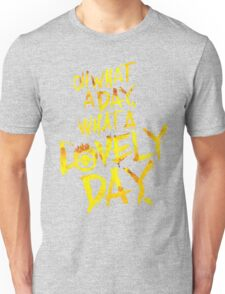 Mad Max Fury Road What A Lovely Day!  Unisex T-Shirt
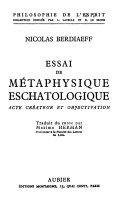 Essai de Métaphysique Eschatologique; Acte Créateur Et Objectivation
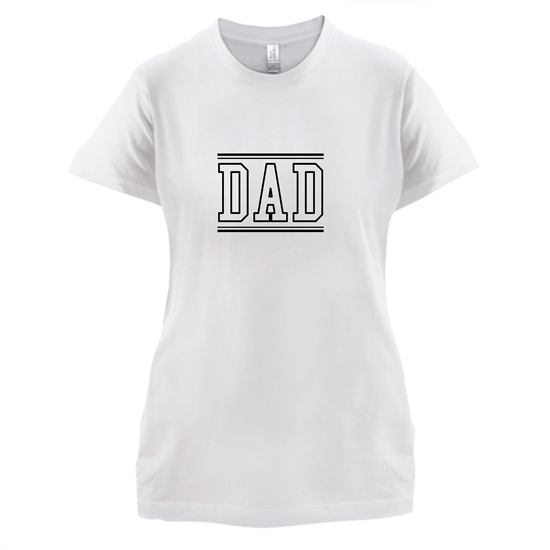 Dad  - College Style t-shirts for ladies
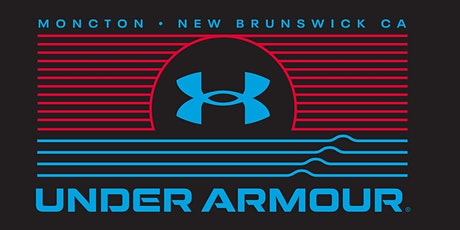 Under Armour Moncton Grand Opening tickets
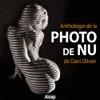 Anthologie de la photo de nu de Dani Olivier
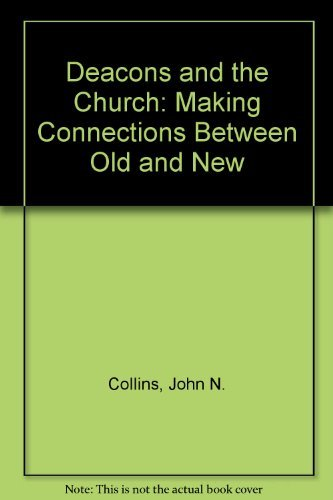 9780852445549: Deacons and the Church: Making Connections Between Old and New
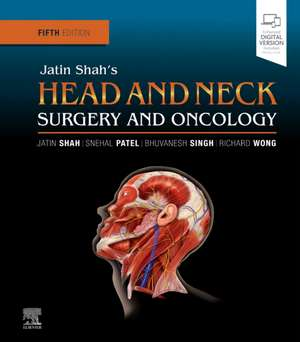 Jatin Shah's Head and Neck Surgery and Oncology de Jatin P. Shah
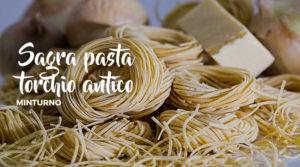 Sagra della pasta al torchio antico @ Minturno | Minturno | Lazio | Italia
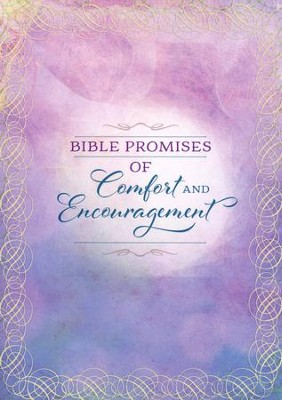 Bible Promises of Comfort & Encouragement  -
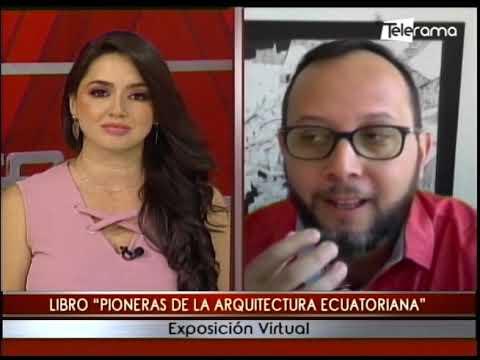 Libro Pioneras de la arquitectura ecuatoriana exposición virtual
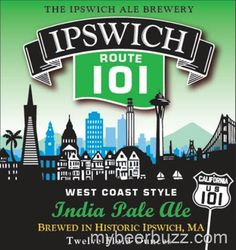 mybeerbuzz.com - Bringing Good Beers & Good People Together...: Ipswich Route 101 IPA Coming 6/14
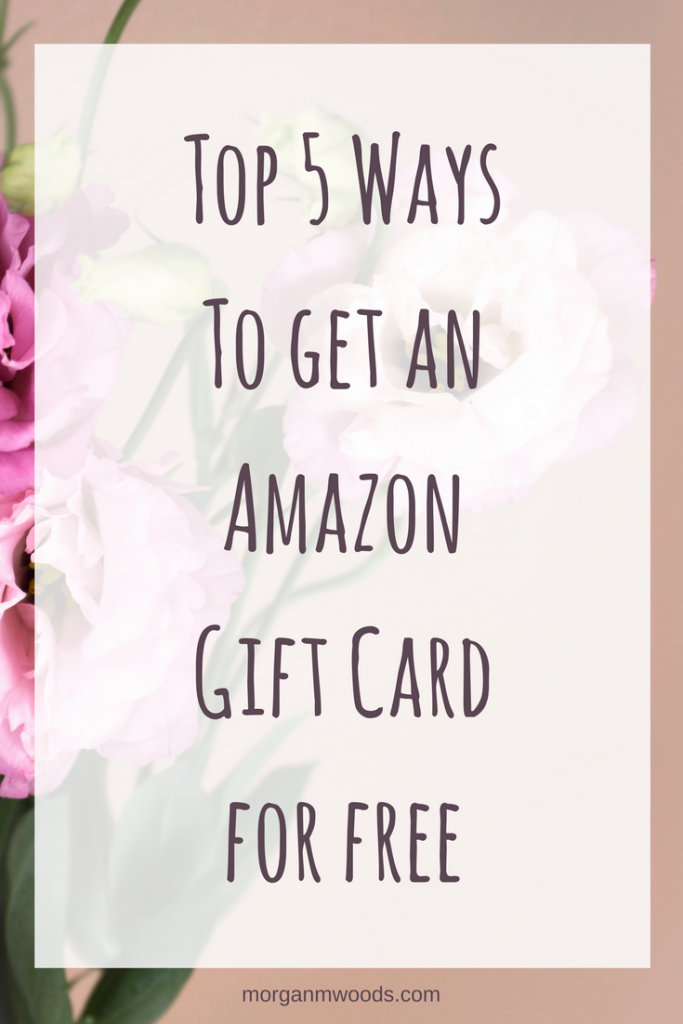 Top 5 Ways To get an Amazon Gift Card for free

****

▸ Exercise requirements
Please repeat every record exactly as it stands, leaving out any pictures.

▸ Written answer
 Mad Max Fury Road What A Lovely Day!  Unisex T-Shirt
 Essai de Métaphysique Eschatologique; Acte Créateur Et Objectivation
 Dad  - College Style t-shirts for ladies
 Under Armour Moncton Grand Opening tickets
 Anthologie de la photo de nu de Dani Olivier
 9780852445549: Deacons and the Church: Making Connections Between Old and New
 Jatin Shah's Head and Neck Surgery and Oncology de Jatin P. Shah
 Sagra della pasta al torchio antico @ Minturno | Minturno | Lazio | Italia
 Bible Promises of Comfort & Encouragement  -
 Libro Pioneras de la arquitectura ecuatoriana exposición virtual
 mybeerbuzz.com - Bringing Good Beers & Good People Together...: Ipswich Route 101 IPA Coming 6/14
 Top 5 Ways To get an Amazon Gift Card for free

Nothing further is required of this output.